De fait, les vrais chiffres seraient dix fois moindres, à savoir d’une trentaine de milliards (soit le 1/3 du déficit annuel français actuel) pour une dépréciation de 10 % et, si nous voulions vraiment forcer le trait, d’une soixantaine de milliards pour une dépréciation de 20 %.
Sur les 1930 milliards euro de dette, seuls 15 % sont de droit international.
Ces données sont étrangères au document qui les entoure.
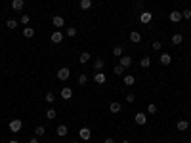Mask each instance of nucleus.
Segmentation results:
<instances>
[{"label":"nucleus","mask_w":191,"mask_h":143,"mask_svg":"<svg viewBox=\"0 0 191 143\" xmlns=\"http://www.w3.org/2000/svg\"><path fill=\"white\" fill-rule=\"evenodd\" d=\"M56 134H57L59 137H65V135L69 134V130H67V126H65V124H59V126H57V130H56Z\"/></svg>","instance_id":"dca6fc26"},{"label":"nucleus","mask_w":191,"mask_h":143,"mask_svg":"<svg viewBox=\"0 0 191 143\" xmlns=\"http://www.w3.org/2000/svg\"><path fill=\"white\" fill-rule=\"evenodd\" d=\"M147 113H149V114H157V105H155V103H149V105H147Z\"/></svg>","instance_id":"72a5a7b5"},{"label":"nucleus","mask_w":191,"mask_h":143,"mask_svg":"<svg viewBox=\"0 0 191 143\" xmlns=\"http://www.w3.org/2000/svg\"><path fill=\"white\" fill-rule=\"evenodd\" d=\"M67 36H69V38H75V36H77V29H75V27H69V29H67Z\"/></svg>","instance_id":"2f4dec72"},{"label":"nucleus","mask_w":191,"mask_h":143,"mask_svg":"<svg viewBox=\"0 0 191 143\" xmlns=\"http://www.w3.org/2000/svg\"><path fill=\"white\" fill-rule=\"evenodd\" d=\"M73 143H79V141H73Z\"/></svg>","instance_id":"37998d69"},{"label":"nucleus","mask_w":191,"mask_h":143,"mask_svg":"<svg viewBox=\"0 0 191 143\" xmlns=\"http://www.w3.org/2000/svg\"><path fill=\"white\" fill-rule=\"evenodd\" d=\"M69 77H71V71H69L67 67H61V69L57 71V78H59V80H67Z\"/></svg>","instance_id":"39448f33"},{"label":"nucleus","mask_w":191,"mask_h":143,"mask_svg":"<svg viewBox=\"0 0 191 143\" xmlns=\"http://www.w3.org/2000/svg\"><path fill=\"white\" fill-rule=\"evenodd\" d=\"M17 25H19V23H17L15 19H8V21H6V27H8V29H12V31H14V29H17Z\"/></svg>","instance_id":"393cba45"},{"label":"nucleus","mask_w":191,"mask_h":143,"mask_svg":"<svg viewBox=\"0 0 191 143\" xmlns=\"http://www.w3.org/2000/svg\"><path fill=\"white\" fill-rule=\"evenodd\" d=\"M118 61H121L118 65L124 67V69H128V67L132 65V57H130V56H121V57H118Z\"/></svg>","instance_id":"0eeeda50"},{"label":"nucleus","mask_w":191,"mask_h":143,"mask_svg":"<svg viewBox=\"0 0 191 143\" xmlns=\"http://www.w3.org/2000/svg\"><path fill=\"white\" fill-rule=\"evenodd\" d=\"M29 143H38V137H36V135H35V137H31V141H29Z\"/></svg>","instance_id":"4c0bfd02"},{"label":"nucleus","mask_w":191,"mask_h":143,"mask_svg":"<svg viewBox=\"0 0 191 143\" xmlns=\"http://www.w3.org/2000/svg\"><path fill=\"white\" fill-rule=\"evenodd\" d=\"M23 36H25V38H33L35 36V29L33 27H25V29H23Z\"/></svg>","instance_id":"412c9836"},{"label":"nucleus","mask_w":191,"mask_h":143,"mask_svg":"<svg viewBox=\"0 0 191 143\" xmlns=\"http://www.w3.org/2000/svg\"><path fill=\"white\" fill-rule=\"evenodd\" d=\"M149 65H151V59L149 57H141V67L143 69H149Z\"/></svg>","instance_id":"473e14b6"},{"label":"nucleus","mask_w":191,"mask_h":143,"mask_svg":"<svg viewBox=\"0 0 191 143\" xmlns=\"http://www.w3.org/2000/svg\"><path fill=\"white\" fill-rule=\"evenodd\" d=\"M109 109H111V113H113V114H118V113H121V109H123V105L118 103V101H113V103L109 105Z\"/></svg>","instance_id":"2eb2a0df"},{"label":"nucleus","mask_w":191,"mask_h":143,"mask_svg":"<svg viewBox=\"0 0 191 143\" xmlns=\"http://www.w3.org/2000/svg\"><path fill=\"white\" fill-rule=\"evenodd\" d=\"M134 99H136L134 93H126V101H128V103H134Z\"/></svg>","instance_id":"e433bc0d"},{"label":"nucleus","mask_w":191,"mask_h":143,"mask_svg":"<svg viewBox=\"0 0 191 143\" xmlns=\"http://www.w3.org/2000/svg\"><path fill=\"white\" fill-rule=\"evenodd\" d=\"M25 8V0H12V10L14 12H21Z\"/></svg>","instance_id":"423d86ee"},{"label":"nucleus","mask_w":191,"mask_h":143,"mask_svg":"<svg viewBox=\"0 0 191 143\" xmlns=\"http://www.w3.org/2000/svg\"><path fill=\"white\" fill-rule=\"evenodd\" d=\"M151 19H153V13H151V12H141V13H139V21L143 23V25L151 23Z\"/></svg>","instance_id":"20e7f679"},{"label":"nucleus","mask_w":191,"mask_h":143,"mask_svg":"<svg viewBox=\"0 0 191 143\" xmlns=\"http://www.w3.org/2000/svg\"><path fill=\"white\" fill-rule=\"evenodd\" d=\"M29 21H31V17H29L27 13H23V15L19 17V23H21V25H29Z\"/></svg>","instance_id":"7c9ffc66"},{"label":"nucleus","mask_w":191,"mask_h":143,"mask_svg":"<svg viewBox=\"0 0 191 143\" xmlns=\"http://www.w3.org/2000/svg\"><path fill=\"white\" fill-rule=\"evenodd\" d=\"M44 134H46V128H44V126H36V130H35V135H36V137H42Z\"/></svg>","instance_id":"c85d7f7f"},{"label":"nucleus","mask_w":191,"mask_h":143,"mask_svg":"<svg viewBox=\"0 0 191 143\" xmlns=\"http://www.w3.org/2000/svg\"><path fill=\"white\" fill-rule=\"evenodd\" d=\"M182 42H183V36H182L180 33H176V34H172V44H174V46H180Z\"/></svg>","instance_id":"aec40b11"},{"label":"nucleus","mask_w":191,"mask_h":143,"mask_svg":"<svg viewBox=\"0 0 191 143\" xmlns=\"http://www.w3.org/2000/svg\"><path fill=\"white\" fill-rule=\"evenodd\" d=\"M130 42H134V44L141 42V34H139V33H136V31H132V33H130Z\"/></svg>","instance_id":"6ab92c4d"},{"label":"nucleus","mask_w":191,"mask_h":143,"mask_svg":"<svg viewBox=\"0 0 191 143\" xmlns=\"http://www.w3.org/2000/svg\"><path fill=\"white\" fill-rule=\"evenodd\" d=\"M50 40H52L54 44H59V42L63 40V33H61V31H54L52 36H50Z\"/></svg>","instance_id":"9b49d317"},{"label":"nucleus","mask_w":191,"mask_h":143,"mask_svg":"<svg viewBox=\"0 0 191 143\" xmlns=\"http://www.w3.org/2000/svg\"><path fill=\"white\" fill-rule=\"evenodd\" d=\"M103 67H105V61L101 57H98V59H96V63H94V73H101Z\"/></svg>","instance_id":"1a4fd4ad"},{"label":"nucleus","mask_w":191,"mask_h":143,"mask_svg":"<svg viewBox=\"0 0 191 143\" xmlns=\"http://www.w3.org/2000/svg\"><path fill=\"white\" fill-rule=\"evenodd\" d=\"M113 56H115V57H121V56H123V46H115V48H113Z\"/></svg>","instance_id":"c756f323"},{"label":"nucleus","mask_w":191,"mask_h":143,"mask_svg":"<svg viewBox=\"0 0 191 143\" xmlns=\"http://www.w3.org/2000/svg\"><path fill=\"white\" fill-rule=\"evenodd\" d=\"M59 95H61V98H63L65 101H69L71 98H73V90H71V88H61V92H59Z\"/></svg>","instance_id":"9d476101"},{"label":"nucleus","mask_w":191,"mask_h":143,"mask_svg":"<svg viewBox=\"0 0 191 143\" xmlns=\"http://www.w3.org/2000/svg\"><path fill=\"white\" fill-rule=\"evenodd\" d=\"M48 143H54V141H48Z\"/></svg>","instance_id":"79ce46f5"},{"label":"nucleus","mask_w":191,"mask_h":143,"mask_svg":"<svg viewBox=\"0 0 191 143\" xmlns=\"http://www.w3.org/2000/svg\"><path fill=\"white\" fill-rule=\"evenodd\" d=\"M8 128H10V132H12V134H17V132L23 128L21 118H12V120H10V124H8Z\"/></svg>","instance_id":"f257e3e1"},{"label":"nucleus","mask_w":191,"mask_h":143,"mask_svg":"<svg viewBox=\"0 0 191 143\" xmlns=\"http://www.w3.org/2000/svg\"><path fill=\"white\" fill-rule=\"evenodd\" d=\"M10 143H19V141H17V139H12V141H10Z\"/></svg>","instance_id":"ea45409f"},{"label":"nucleus","mask_w":191,"mask_h":143,"mask_svg":"<svg viewBox=\"0 0 191 143\" xmlns=\"http://www.w3.org/2000/svg\"><path fill=\"white\" fill-rule=\"evenodd\" d=\"M134 122H136L138 126L147 124V114H145V113H136V116H134Z\"/></svg>","instance_id":"f03ea898"},{"label":"nucleus","mask_w":191,"mask_h":143,"mask_svg":"<svg viewBox=\"0 0 191 143\" xmlns=\"http://www.w3.org/2000/svg\"><path fill=\"white\" fill-rule=\"evenodd\" d=\"M56 116H57V113H56V109H52V107H50V109H48V111H46V118H50V120H54V118H56Z\"/></svg>","instance_id":"a878e982"},{"label":"nucleus","mask_w":191,"mask_h":143,"mask_svg":"<svg viewBox=\"0 0 191 143\" xmlns=\"http://www.w3.org/2000/svg\"><path fill=\"white\" fill-rule=\"evenodd\" d=\"M123 143H130V141H123Z\"/></svg>","instance_id":"a19ab883"},{"label":"nucleus","mask_w":191,"mask_h":143,"mask_svg":"<svg viewBox=\"0 0 191 143\" xmlns=\"http://www.w3.org/2000/svg\"><path fill=\"white\" fill-rule=\"evenodd\" d=\"M52 25H54L56 29H61V27H65V19H63L61 15H54V17H52Z\"/></svg>","instance_id":"7ed1b4c3"},{"label":"nucleus","mask_w":191,"mask_h":143,"mask_svg":"<svg viewBox=\"0 0 191 143\" xmlns=\"http://www.w3.org/2000/svg\"><path fill=\"white\" fill-rule=\"evenodd\" d=\"M77 80H79V84H80V86H86V82H88V77H86V75H84V73H80V75H79V78H77Z\"/></svg>","instance_id":"cd10ccee"},{"label":"nucleus","mask_w":191,"mask_h":143,"mask_svg":"<svg viewBox=\"0 0 191 143\" xmlns=\"http://www.w3.org/2000/svg\"><path fill=\"white\" fill-rule=\"evenodd\" d=\"M105 143H115V139H113V137H107V139H105Z\"/></svg>","instance_id":"58836bf2"},{"label":"nucleus","mask_w":191,"mask_h":143,"mask_svg":"<svg viewBox=\"0 0 191 143\" xmlns=\"http://www.w3.org/2000/svg\"><path fill=\"white\" fill-rule=\"evenodd\" d=\"M90 57H92V56H90L88 52H82V54H80V57H79V61L84 65V63H88V61H90Z\"/></svg>","instance_id":"b1692460"},{"label":"nucleus","mask_w":191,"mask_h":143,"mask_svg":"<svg viewBox=\"0 0 191 143\" xmlns=\"http://www.w3.org/2000/svg\"><path fill=\"white\" fill-rule=\"evenodd\" d=\"M159 59H161L162 65H170V63H172V56H170V54H166V52H162Z\"/></svg>","instance_id":"f8f14e48"},{"label":"nucleus","mask_w":191,"mask_h":143,"mask_svg":"<svg viewBox=\"0 0 191 143\" xmlns=\"http://www.w3.org/2000/svg\"><path fill=\"white\" fill-rule=\"evenodd\" d=\"M92 8V0H80V10H90Z\"/></svg>","instance_id":"bb28decb"},{"label":"nucleus","mask_w":191,"mask_h":143,"mask_svg":"<svg viewBox=\"0 0 191 143\" xmlns=\"http://www.w3.org/2000/svg\"><path fill=\"white\" fill-rule=\"evenodd\" d=\"M44 99H46L48 103H54V101H56V93H54V92H46Z\"/></svg>","instance_id":"5701e85b"},{"label":"nucleus","mask_w":191,"mask_h":143,"mask_svg":"<svg viewBox=\"0 0 191 143\" xmlns=\"http://www.w3.org/2000/svg\"><path fill=\"white\" fill-rule=\"evenodd\" d=\"M123 80H124V86H134V84H136V78H134L132 75H124Z\"/></svg>","instance_id":"f3484780"},{"label":"nucleus","mask_w":191,"mask_h":143,"mask_svg":"<svg viewBox=\"0 0 191 143\" xmlns=\"http://www.w3.org/2000/svg\"><path fill=\"white\" fill-rule=\"evenodd\" d=\"M94 80H96V84H105L107 77H105V73H94Z\"/></svg>","instance_id":"ddd939ff"},{"label":"nucleus","mask_w":191,"mask_h":143,"mask_svg":"<svg viewBox=\"0 0 191 143\" xmlns=\"http://www.w3.org/2000/svg\"><path fill=\"white\" fill-rule=\"evenodd\" d=\"M151 48H153V50H161V48H162V44H161L159 40H155V42H151Z\"/></svg>","instance_id":"f704fd0d"},{"label":"nucleus","mask_w":191,"mask_h":143,"mask_svg":"<svg viewBox=\"0 0 191 143\" xmlns=\"http://www.w3.org/2000/svg\"><path fill=\"white\" fill-rule=\"evenodd\" d=\"M168 19L172 21V23H180L183 17H182V12H170V15H168Z\"/></svg>","instance_id":"4468645a"},{"label":"nucleus","mask_w":191,"mask_h":143,"mask_svg":"<svg viewBox=\"0 0 191 143\" xmlns=\"http://www.w3.org/2000/svg\"><path fill=\"white\" fill-rule=\"evenodd\" d=\"M124 71H126L124 67H121V65H117V67L113 69V73H115L117 77H124Z\"/></svg>","instance_id":"4be33fe9"},{"label":"nucleus","mask_w":191,"mask_h":143,"mask_svg":"<svg viewBox=\"0 0 191 143\" xmlns=\"http://www.w3.org/2000/svg\"><path fill=\"white\" fill-rule=\"evenodd\" d=\"M182 17L183 19H191V10H183L182 12Z\"/></svg>","instance_id":"c9c22d12"},{"label":"nucleus","mask_w":191,"mask_h":143,"mask_svg":"<svg viewBox=\"0 0 191 143\" xmlns=\"http://www.w3.org/2000/svg\"><path fill=\"white\" fill-rule=\"evenodd\" d=\"M176 128H178L180 132H185V130L189 128V120H178V124H176Z\"/></svg>","instance_id":"a211bd4d"},{"label":"nucleus","mask_w":191,"mask_h":143,"mask_svg":"<svg viewBox=\"0 0 191 143\" xmlns=\"http://www.w3.org/2000/svg\"><path fill=\"white\" fill-rule=\"evenodd\" d=\"M79 135H80L82 141H88V139L92 137V132H90V128H80V130H79Z\"/></svg>","instance_id":"6e6552de"}]
</instances>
Ce qui signifie qu’en cas du passage au « franc nouveau » suivi d’une dévaluation de 10 %, alors notre nouvelle dette serait de :
1930 * 85 % = 1640 milliards de Francs (conversion de 1 Franc pour 1 euro, comme cela nous le permet en droit français)

1930 * 15 % = 290 milliards de Francs à ré-évalués de 10 %, soit 290 + 29 = 319 milliards de Francs
Ce qui conduirait à une dette totale de 1640 + 319 = 1959 milliards de Francs. Pour une dévaluation du franc/réévaluation de l’euro de 20 %, ces 29 milliards de suppléments (en francs) se transformeraient en 58 milliards (en francs).
On reste bien loin de la catastrophe annoncée, surtout si l’on sait que le fait d’une dépréciation de 10 % conduirait à une croissance d’au moins un point de PIB, c’est-à-dire à 20 milliards d’euros (ou 22 milliards de francs), dont la moitié irait au trésor public, et à une diminution drastique de notre déficit commercial.
Mais cela, bien entendu, les tenants, avérés ou honteux du système UMPS ne veulent surtout pas l'admettre.